Dr. Arline Geronimus coined the term “weathering.” It describes the effects of systemic oppression on the body. Her theory is that what happens to the body as it tries to withstand and overcome challenges and insults from society, it has an effect at the cellular level and it kind of creates a kind of premature aging. She had a graduate student who was from Iowa, so they went to Postville and they looked a year later at the birth rate of the Latinx people, birthing people, comparing it to the white community and even those who are not directly involved in the ICE raid. And she found that the babies born of the Latinx women were 25% smaller.
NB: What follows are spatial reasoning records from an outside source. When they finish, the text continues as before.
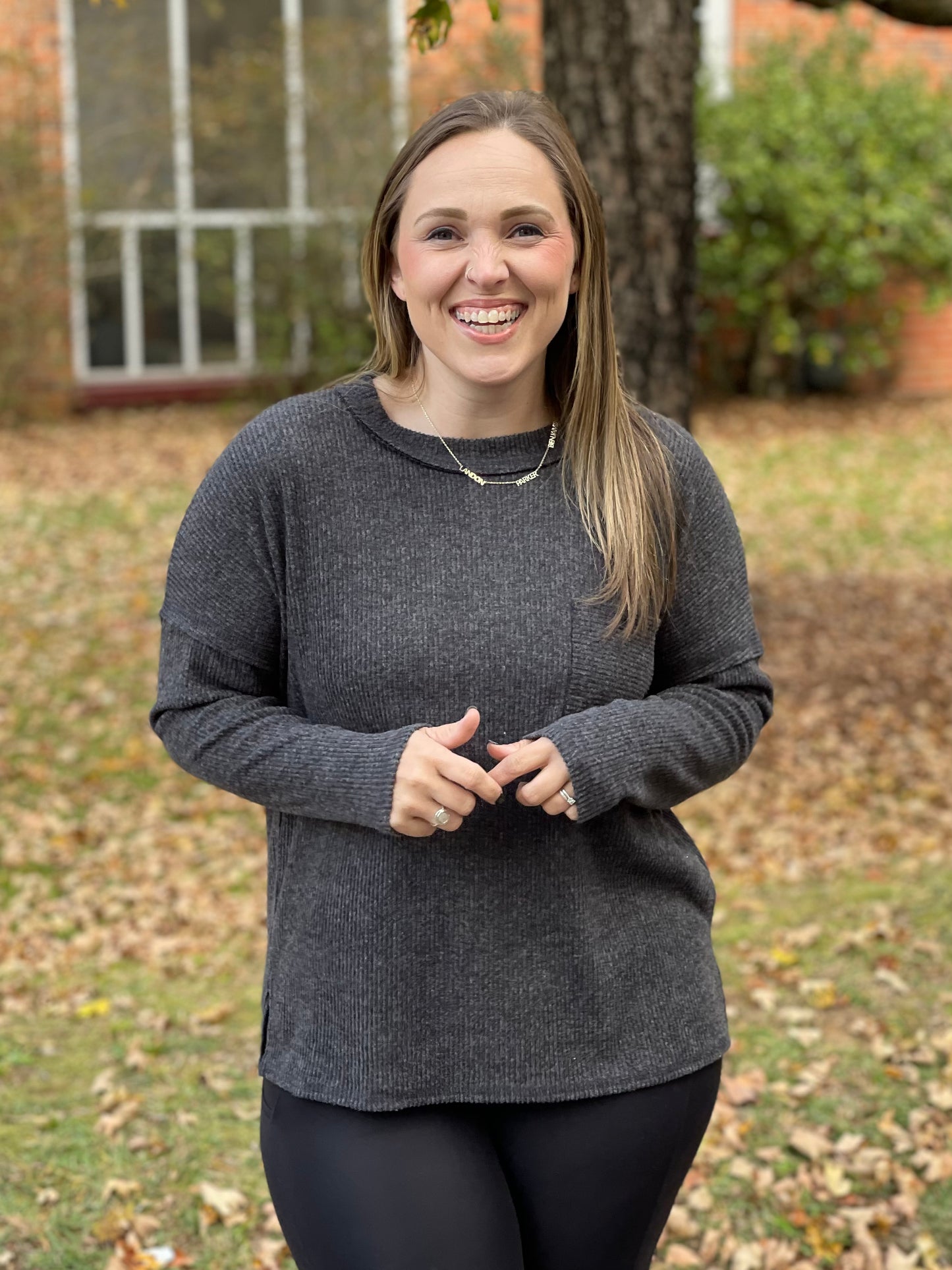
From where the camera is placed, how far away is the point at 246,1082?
4184mm

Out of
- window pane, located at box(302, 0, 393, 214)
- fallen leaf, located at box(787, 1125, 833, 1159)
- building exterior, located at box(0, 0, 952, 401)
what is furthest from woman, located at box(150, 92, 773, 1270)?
window pane, located at box(302, 0, 393, 214)

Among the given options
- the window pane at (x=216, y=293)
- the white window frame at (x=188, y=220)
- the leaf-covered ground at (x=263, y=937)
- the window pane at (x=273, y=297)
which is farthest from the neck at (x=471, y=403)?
the window pane at (x=216, y=293)

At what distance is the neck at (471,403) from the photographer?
6.64 feet

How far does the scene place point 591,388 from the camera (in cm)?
202

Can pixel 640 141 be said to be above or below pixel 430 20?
below

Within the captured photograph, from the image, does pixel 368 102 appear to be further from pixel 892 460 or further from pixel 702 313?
pixel 892 460

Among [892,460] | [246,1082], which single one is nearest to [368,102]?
[892,460]

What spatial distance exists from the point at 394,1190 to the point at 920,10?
4.40m

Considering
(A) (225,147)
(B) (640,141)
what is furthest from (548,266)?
(A) (225,147)

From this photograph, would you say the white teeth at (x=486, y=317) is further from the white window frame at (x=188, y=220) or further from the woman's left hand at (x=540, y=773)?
the white window frame at (x=188, y=220)

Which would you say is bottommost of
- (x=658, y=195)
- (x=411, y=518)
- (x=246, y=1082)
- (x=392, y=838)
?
(x=246, y=1082)

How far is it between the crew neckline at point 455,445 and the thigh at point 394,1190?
32.1 inches

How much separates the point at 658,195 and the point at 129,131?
346 inches

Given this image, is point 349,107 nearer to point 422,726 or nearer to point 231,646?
point 231,646
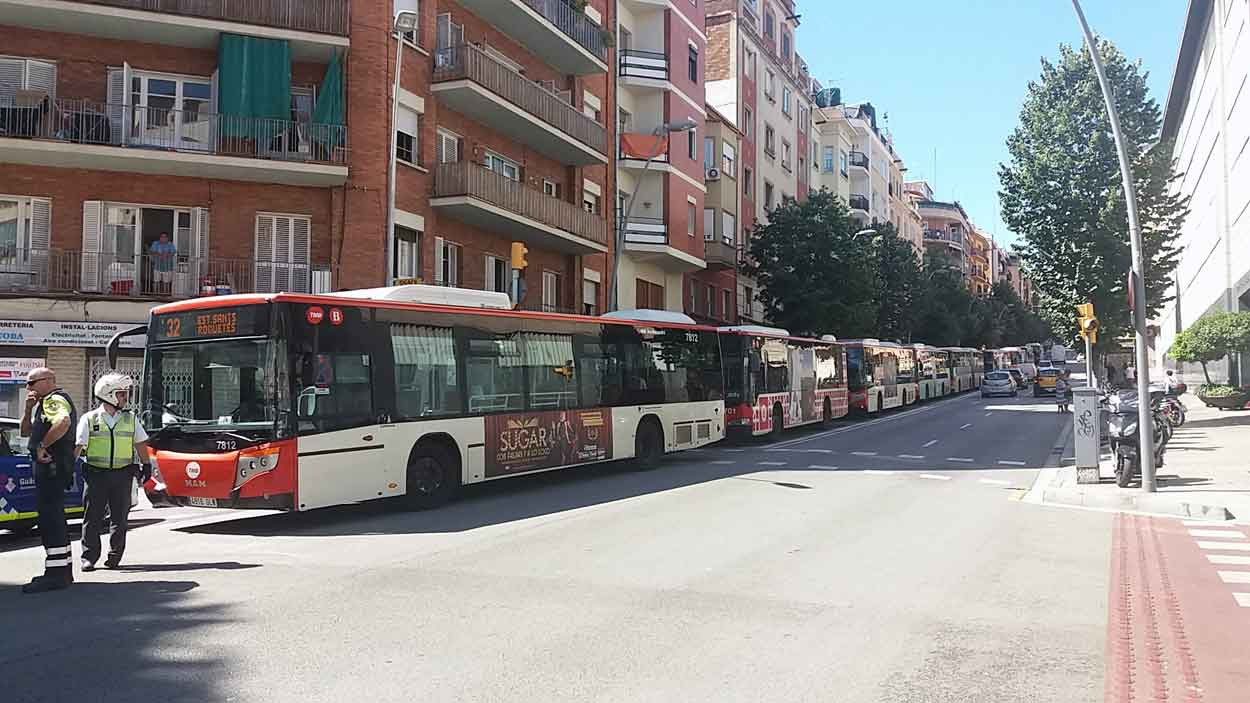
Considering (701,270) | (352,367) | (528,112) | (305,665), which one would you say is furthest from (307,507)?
(701,270)

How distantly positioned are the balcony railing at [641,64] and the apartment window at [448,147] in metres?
11.5

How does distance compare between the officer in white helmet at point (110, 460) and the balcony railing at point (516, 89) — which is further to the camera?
the balcony railing at point (516, 89)

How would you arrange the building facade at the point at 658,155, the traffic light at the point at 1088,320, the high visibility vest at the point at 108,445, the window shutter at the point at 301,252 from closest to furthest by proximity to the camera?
the high visibility vest at the point at 108,445
the traffic light at the point at 1088,320
the window shutter at the point at 301,252
the building facade at the point at 658,155

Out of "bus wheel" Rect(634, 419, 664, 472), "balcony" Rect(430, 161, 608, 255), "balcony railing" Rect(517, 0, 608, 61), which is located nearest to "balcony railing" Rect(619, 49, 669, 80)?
"balcony railing" Rect(517, 0, 608, 61)

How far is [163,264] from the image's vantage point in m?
20.6

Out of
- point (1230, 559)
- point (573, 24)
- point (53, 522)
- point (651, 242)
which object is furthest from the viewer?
point (651, 242)

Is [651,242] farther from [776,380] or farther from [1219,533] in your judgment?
[1219,533]

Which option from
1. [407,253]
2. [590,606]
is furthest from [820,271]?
[590,606]

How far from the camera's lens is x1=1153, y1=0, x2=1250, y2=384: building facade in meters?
32.2

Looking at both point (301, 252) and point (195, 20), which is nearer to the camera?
point (195, 20)

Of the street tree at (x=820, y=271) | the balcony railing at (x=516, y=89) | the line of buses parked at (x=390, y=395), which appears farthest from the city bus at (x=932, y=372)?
the line of buses parked at (x=390, y=395)

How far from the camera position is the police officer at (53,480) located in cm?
775

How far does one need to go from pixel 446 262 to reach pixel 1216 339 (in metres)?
21.2

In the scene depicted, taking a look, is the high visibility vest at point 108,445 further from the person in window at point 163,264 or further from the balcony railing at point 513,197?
the balcony railing at point 513,197
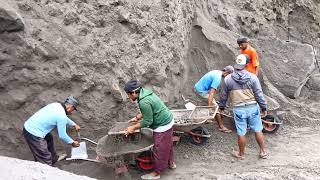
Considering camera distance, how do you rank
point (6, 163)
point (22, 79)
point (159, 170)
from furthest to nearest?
point (22, 79)
point (159, 170)
point (6, 163)

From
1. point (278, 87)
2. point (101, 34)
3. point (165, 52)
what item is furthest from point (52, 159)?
point (278, 87)

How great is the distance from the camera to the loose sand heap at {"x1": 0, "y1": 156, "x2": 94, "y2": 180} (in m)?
4.99

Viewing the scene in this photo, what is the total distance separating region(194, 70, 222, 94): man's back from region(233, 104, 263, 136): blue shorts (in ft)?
3.01

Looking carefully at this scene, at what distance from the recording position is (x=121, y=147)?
768 cm

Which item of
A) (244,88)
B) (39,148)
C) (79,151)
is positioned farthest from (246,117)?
(39,148)

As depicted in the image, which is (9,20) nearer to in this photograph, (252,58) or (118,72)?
(118,72)

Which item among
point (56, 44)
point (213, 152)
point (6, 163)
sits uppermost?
point (56, 44)

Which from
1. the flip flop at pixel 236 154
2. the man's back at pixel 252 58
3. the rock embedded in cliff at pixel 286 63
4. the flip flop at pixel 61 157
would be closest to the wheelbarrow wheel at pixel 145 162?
the flip flop at pixel 61 157

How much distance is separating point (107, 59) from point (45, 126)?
1.78 metres

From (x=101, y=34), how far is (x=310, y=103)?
5000mm

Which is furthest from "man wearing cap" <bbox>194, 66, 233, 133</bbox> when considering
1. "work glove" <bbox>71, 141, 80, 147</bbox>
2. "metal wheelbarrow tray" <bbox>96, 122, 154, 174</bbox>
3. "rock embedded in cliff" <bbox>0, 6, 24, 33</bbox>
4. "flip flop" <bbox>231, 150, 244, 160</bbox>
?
"rock embedded in cliff" <bbox>0, 6, 24, 33</bbox>

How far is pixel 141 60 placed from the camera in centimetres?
880

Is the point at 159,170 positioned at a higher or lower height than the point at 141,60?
lower

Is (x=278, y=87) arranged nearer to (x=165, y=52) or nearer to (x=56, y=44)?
(x=165, y=52)
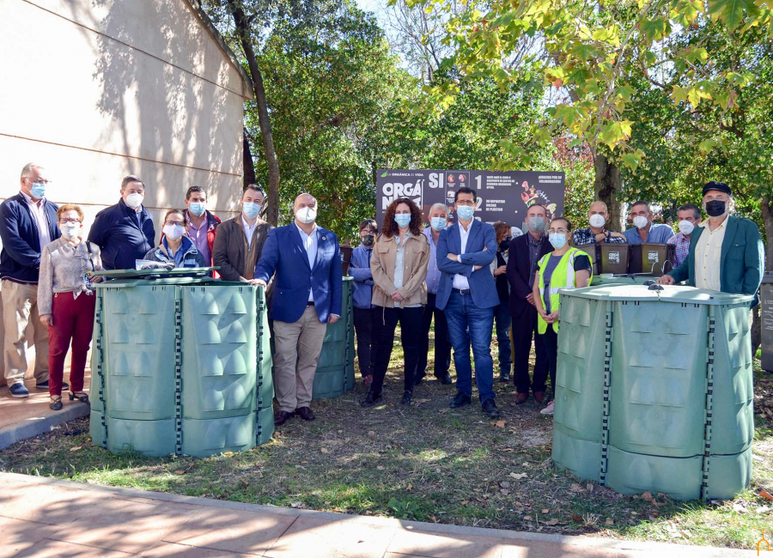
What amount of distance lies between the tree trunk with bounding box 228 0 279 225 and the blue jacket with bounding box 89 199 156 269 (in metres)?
7.15

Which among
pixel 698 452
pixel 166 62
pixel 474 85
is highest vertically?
pixel 474 85

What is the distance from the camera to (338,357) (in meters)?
7.21

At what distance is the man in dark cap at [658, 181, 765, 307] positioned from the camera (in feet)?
18.3

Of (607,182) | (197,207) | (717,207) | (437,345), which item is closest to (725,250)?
(717,207)

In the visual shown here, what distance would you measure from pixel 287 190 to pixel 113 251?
28.3 ft

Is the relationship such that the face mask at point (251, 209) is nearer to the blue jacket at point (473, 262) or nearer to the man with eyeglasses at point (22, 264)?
the blue jacket at point (473, 262)

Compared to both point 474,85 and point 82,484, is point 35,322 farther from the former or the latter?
point 474,85

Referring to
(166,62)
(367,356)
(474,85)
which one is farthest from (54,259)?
(474,85)

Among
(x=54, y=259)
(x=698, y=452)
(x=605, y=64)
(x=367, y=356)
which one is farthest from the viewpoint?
(x=367, y=356)

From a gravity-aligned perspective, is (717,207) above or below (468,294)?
above

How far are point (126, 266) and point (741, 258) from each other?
5533 mm

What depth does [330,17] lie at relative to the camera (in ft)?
44.4

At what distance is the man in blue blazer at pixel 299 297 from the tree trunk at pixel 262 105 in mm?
7556

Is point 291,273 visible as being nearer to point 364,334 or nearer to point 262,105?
point 364,334
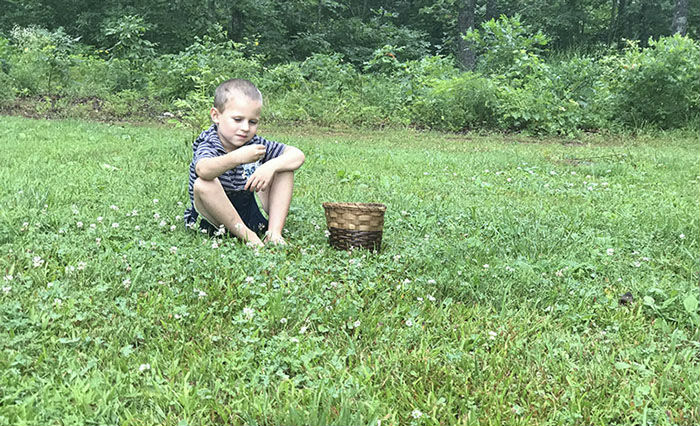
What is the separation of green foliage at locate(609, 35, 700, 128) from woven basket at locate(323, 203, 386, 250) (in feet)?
31.8

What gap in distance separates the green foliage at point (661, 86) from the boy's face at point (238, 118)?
9929mm

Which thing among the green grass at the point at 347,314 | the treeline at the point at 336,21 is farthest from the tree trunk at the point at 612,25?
the green grass at the point at 347,314

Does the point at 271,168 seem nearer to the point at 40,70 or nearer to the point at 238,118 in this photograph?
the point at 238,118

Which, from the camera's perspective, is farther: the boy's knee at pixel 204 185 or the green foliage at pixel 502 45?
the green foliage at pixel 502 45

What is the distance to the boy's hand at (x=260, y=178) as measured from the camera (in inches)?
133

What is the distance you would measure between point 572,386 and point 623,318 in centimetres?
76

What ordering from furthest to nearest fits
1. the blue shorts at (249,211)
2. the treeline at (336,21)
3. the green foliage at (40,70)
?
1. the treeline at (336,21)
2. the green foliage at (40,70)
3. the blue shorts at (249,211)

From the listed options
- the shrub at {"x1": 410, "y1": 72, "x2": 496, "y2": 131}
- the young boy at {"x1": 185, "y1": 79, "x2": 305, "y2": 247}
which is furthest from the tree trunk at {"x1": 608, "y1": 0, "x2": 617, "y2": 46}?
the young boy at {"x1": 185, "y1": 79, "x2": 305, "y2": 247}

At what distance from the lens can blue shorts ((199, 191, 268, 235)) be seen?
3682mm

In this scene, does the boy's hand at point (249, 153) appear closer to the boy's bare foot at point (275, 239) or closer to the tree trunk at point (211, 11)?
the boy's bare foot at point (275, 239)

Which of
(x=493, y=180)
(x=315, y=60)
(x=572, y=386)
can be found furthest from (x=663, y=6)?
(x=572, y=386)

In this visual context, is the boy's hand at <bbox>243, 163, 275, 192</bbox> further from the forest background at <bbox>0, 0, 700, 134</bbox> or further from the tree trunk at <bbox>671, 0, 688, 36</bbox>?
the tree trunk at <bbox>671, 0, 688, 36</bbox>

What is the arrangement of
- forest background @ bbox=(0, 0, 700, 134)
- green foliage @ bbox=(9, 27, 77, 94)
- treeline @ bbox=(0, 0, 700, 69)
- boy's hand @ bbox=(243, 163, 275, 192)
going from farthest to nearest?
treeline @ bbox=(0, 0, 700, 69) → green foliage @ bbox=(9, 27, 77, 94) → forest background @ bbox=(0, 0, 700, 134) → boy's hand @ bbox=(243, 163, 275, 192)

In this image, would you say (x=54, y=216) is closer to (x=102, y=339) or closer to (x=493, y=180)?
(x=102, y=339)
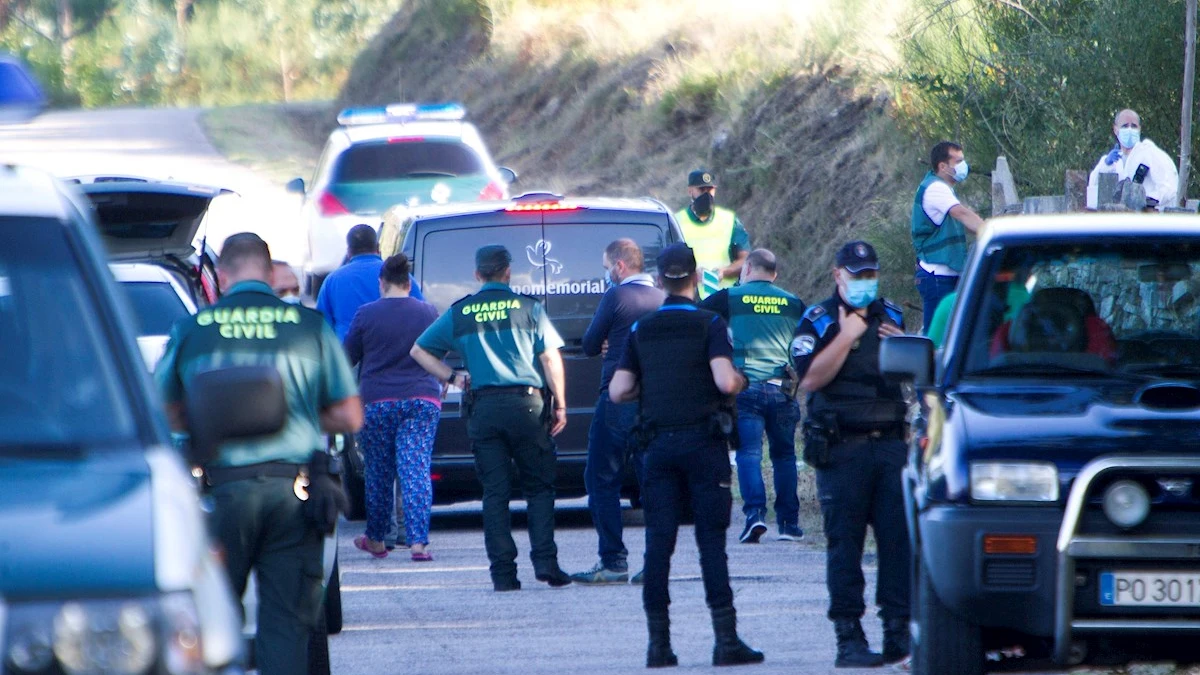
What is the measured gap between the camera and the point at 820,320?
873 cm

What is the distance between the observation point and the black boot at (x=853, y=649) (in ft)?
27.7

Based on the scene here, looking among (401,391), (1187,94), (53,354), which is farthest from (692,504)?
(1187,94)

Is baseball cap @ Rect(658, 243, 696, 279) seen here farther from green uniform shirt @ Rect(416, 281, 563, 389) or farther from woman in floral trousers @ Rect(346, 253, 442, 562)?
woman in floral trousers @ Rect(346, 253, 442, 562)

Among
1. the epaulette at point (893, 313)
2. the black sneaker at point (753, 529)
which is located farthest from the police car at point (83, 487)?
the black sneaker at point (753, 529)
So that meant they had a lower birth weight, which can be a precursor to losing a baby to infant mortality, but the white babies were the same size. She attributed it to the kind of coping that people had to do and real extreme stress that affected the mother’s body and also affected the baby’s birth rate. And  [Geronimus] took it beyond Black people and looked at the idea that anyone who is oppressed and has to cope with that kind of challenge and insult, and how it can ravage health.

So what are some things that make you optimistic about the prospect for addressing racism in health care?

The most exciting thing for me is looking at the next generation of medical students, nursing students, public policy managers and creators and midwifery students who are really interested in making a difference. I am really impressed with them. It’s often the students themselves who are pushing for changes in the system and don’t want to be the same kind of health providers and policy makers that the past generation has been.

They did it on their own with little support or funding. Their group is called the Institute for Healing and Justice in Medicine. And I’m keeping an eye on them and other groups around the country of up and coming health care providers.

I’m also, this semester, teaching pre-med students at the City University of New York School of Medicine. I have a bunch of very engaged students, mostly of color, who are learning about how racism gets baked into the systems and institutions of society, including the health care system that they’re entering. It’s been a really rewarding challenge for me. Just to see how hungry they are, how open they are, how interested they are to learn and to do better, be better.